Troop 813 will consist of new scout and regular patrols. If enough interest is shown by the boys, a Venture crew or Varsity team may be incorporated within the troop. Exact numbers and composition of patrols will be in accordance with established BSA guidelines.
Troop elections will be conducted during the first Troop meeting in March and September to elect the Senior Patrol Leader (SPL) and each Patrol Leader (except Patrol leader for new scout patrol). The Patrol Leader (PL) for the new scout patrol will be elected monthly or when the PL moves up to a regular patrol. The Crew Leader will be selected at the beginning of each new Venture activity. The Team Captain will be selected at the beginning of each new season for the sport they have chosen. Eligibility requirements for each position are based on the date of the Troop/Patrol elections.
What You Can Do
"There are a number of easy ways you can make Scouting an interesting, challenging, yet safe place to be, worthwhile experience for troop mem-bers and an enjoyable one for you. These measures also create an atmosphere that prevents behavior and interpersonal problems, while it motivates Scouts to do their best."
Relax. Scouting is fun. You'll be off to a good start if you see that fun and excitement are planned into all activities.
By maintaining your good attitude and persevering when problems arise, you can show your troop that difficulties can't stop a worthwhile experience.
Provide new experiences.
Make your troop a safe place.
Assign responsibility. Scouts need to be held responsible for what they do.
Give Scouts freedom.
Don't fall into the trap of controlling the Scouts' experiences and doing everything for them.
Recognize Scouts as individuals.
Contribute to their sense of belonging.
As much as possible, treat Scouts as partners.
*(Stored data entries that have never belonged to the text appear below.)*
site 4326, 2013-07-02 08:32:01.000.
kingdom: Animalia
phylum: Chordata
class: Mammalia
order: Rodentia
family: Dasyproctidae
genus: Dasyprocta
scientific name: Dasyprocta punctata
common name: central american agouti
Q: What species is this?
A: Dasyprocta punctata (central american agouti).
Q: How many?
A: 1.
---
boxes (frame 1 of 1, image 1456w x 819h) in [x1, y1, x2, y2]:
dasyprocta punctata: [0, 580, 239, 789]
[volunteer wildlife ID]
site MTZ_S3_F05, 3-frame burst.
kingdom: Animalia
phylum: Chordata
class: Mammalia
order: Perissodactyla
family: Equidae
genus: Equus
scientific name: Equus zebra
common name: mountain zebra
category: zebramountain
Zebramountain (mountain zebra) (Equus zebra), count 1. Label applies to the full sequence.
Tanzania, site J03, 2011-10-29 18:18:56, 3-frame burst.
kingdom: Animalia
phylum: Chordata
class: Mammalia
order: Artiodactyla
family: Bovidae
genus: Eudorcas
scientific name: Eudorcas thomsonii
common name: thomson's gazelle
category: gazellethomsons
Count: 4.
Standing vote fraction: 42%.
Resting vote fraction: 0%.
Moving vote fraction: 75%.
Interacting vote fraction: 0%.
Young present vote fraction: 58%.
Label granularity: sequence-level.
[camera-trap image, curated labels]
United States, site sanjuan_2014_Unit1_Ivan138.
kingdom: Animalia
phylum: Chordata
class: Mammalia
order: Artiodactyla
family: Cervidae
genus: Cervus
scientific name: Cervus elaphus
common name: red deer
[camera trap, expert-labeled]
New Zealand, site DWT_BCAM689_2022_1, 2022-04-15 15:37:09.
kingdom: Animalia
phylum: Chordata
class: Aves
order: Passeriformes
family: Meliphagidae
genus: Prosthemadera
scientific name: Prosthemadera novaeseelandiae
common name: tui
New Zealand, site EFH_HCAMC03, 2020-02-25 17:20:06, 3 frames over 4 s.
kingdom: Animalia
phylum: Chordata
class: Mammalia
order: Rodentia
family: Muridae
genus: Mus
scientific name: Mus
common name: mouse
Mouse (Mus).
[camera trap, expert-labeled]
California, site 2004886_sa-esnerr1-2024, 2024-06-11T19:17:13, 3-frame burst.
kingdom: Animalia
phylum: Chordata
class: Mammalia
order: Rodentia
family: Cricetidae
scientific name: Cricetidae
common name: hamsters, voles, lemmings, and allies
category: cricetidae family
Recognize their need to know.
Demonstrate self control and he consistent.
Reflect with Scouts on experiences. This means you take time to talk with them about their experiences, ideas, plans, and desires. It's a con-versation in which a Scout should feel free to voice an opinion without fear of criticism. When several participate, they learn to understand them-selves and one another.
Responding to Problems
The best way to deal with problem behavior is to prevent it.
Understand the problem first.
Respond reflectively rather than reactively.
Use simple requests and questions to help a Scout get control of his behavior, rather than trying to control him yourself.
If necessary, feel free to express disappointment with inappropriate behavior.
Never criticize or degrade a Scout's character or personality.
Don't discount his feelings.
Help him reflect on his problem behavior.
"Parents and Scout leaders expect young people to develop the qualities of integrity and compassion for others. They want them to know right from wrong. How can you teach ethical values? You will find continual opportunities arising from the activities and interactions of your troop members. After an activity or in the middle of a problem, it is a good idea to stop, sit down, and discuss what happened. We call this reflection."